Your Medical Mind_ How to Decide What Is Right for You - Jerome Groopman [111]
Recent studies question the current use of changes in PSA levels to predict prostate cancer; see Andrew J. Vickers et al., “An empirical evaluation of guidelines on prostate-specific antigen velocity in prostate cancer detection,” JNCI 103 (2011), pp. 1–8; Nicholas Bakalar, “Prostate guideline causes many needless biopsies, study says,” New York Times, February 27, 2011.
Despite these vexing issues, the death rate from prostate cancer has gradually but consistently declined since the advent of PSA screening. For example, data from Olmsted County in Minnesota, the location of the Mayo Clinic, show that age-adjusted mortality rates from prostate cancer declined 22 percent compared with the rate measured in the years before PSA testing : Manish Kohli, Donald J. Tindall, “New developments in the medical management of prostate cancer,” Mayo Clinic Proceedings 85 (2010), pp. 77–86.
Given the controversy over the value of screening, it is not surprising that specialty organizations published different recommendations regarding PSA testing. The American Cancer Society (ACS) emphasized the need for involving men in the decision of whether to screen or not. For men who decided to be screened, the ACS recommended PSA testing for average-risk men beginning at fifty years of age.
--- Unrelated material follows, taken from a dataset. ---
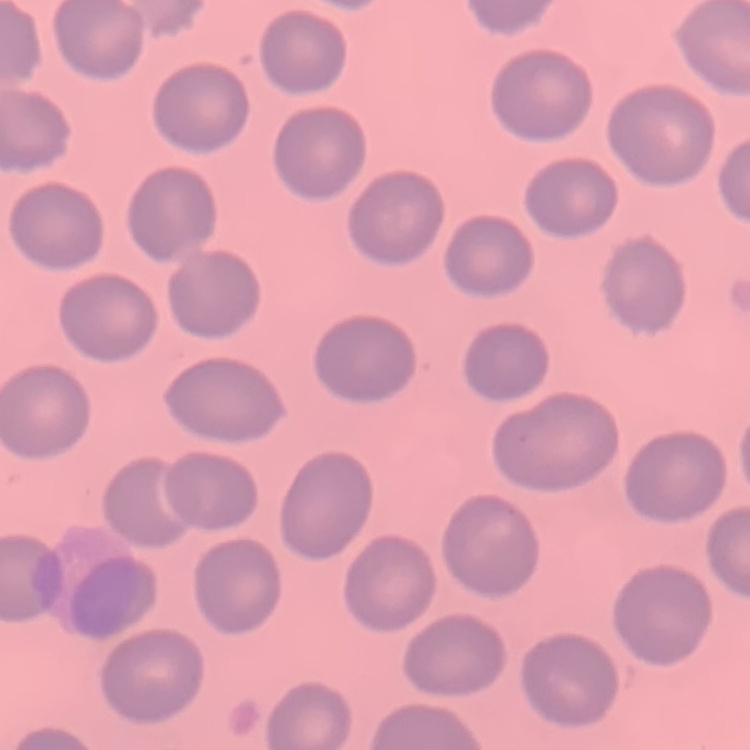

Summary:
  - Erythrocyte morphology: no rouleaux formation
  - Preparation: thin peripheral smear
  - Image type: one tile cut from a larger photomicrograph
  - Stain: Field's or Giemsa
Those at higher risk, like African American men or those with a brother or father with prostate cancer diagnosed before the age of sixty-five, should begin a screening discussion at ages forty to forty-five: Andrew M. D. Wolf et al., “American Cancer Society Guideline for the early detection of prostate cancer: Update 2010,” Cancer 60 (2010), pp. 70–98. The American Urological Association also endorsed shared decision making about risks and benefits but recommended annual screening beginning at the age forty: Kirsten L. Greene et al., “Prostate specific antigen best practice statement: 2009 update,” Journal of Urology 182 (2009), pp. 2232–2241. The United States Preventive Services Task Force, which advises the government, concluded in 2008 that there was insufficient evidence to assess the balance of benefits and harms of prostate cancer screening in men younger than seventy-five: U.S. Preventive Services Task Force, “Screening for prostate cancer: U.S. Preventive Services Task Force Recommendation Statement,” Ann Intern Med 149 (2008), pp. 185–191. The Canadian Task Force on Preventive Health Care recommended against screening for prostate cancer with PSA: J. W. Feightner, “Recommendations on secondary prevention of prostate cancer from the Canadian Task Force on the Periodic Health Examination,” Canadian Journal of Oncology 4 (Suppl. 1) (1994), pp. 80–81. The American College of Physicians, an organization of internists, recommended individualizing the decision to screen after a thorough discussion with the patient: Kenneth Lin et al., “Benefits and harms of prostate-specific antigen screening for prostate cancer: An evidence update for the U.S. Preventive Services Task Force,” Ann Intern Med 149 (2008), pp. 192–199.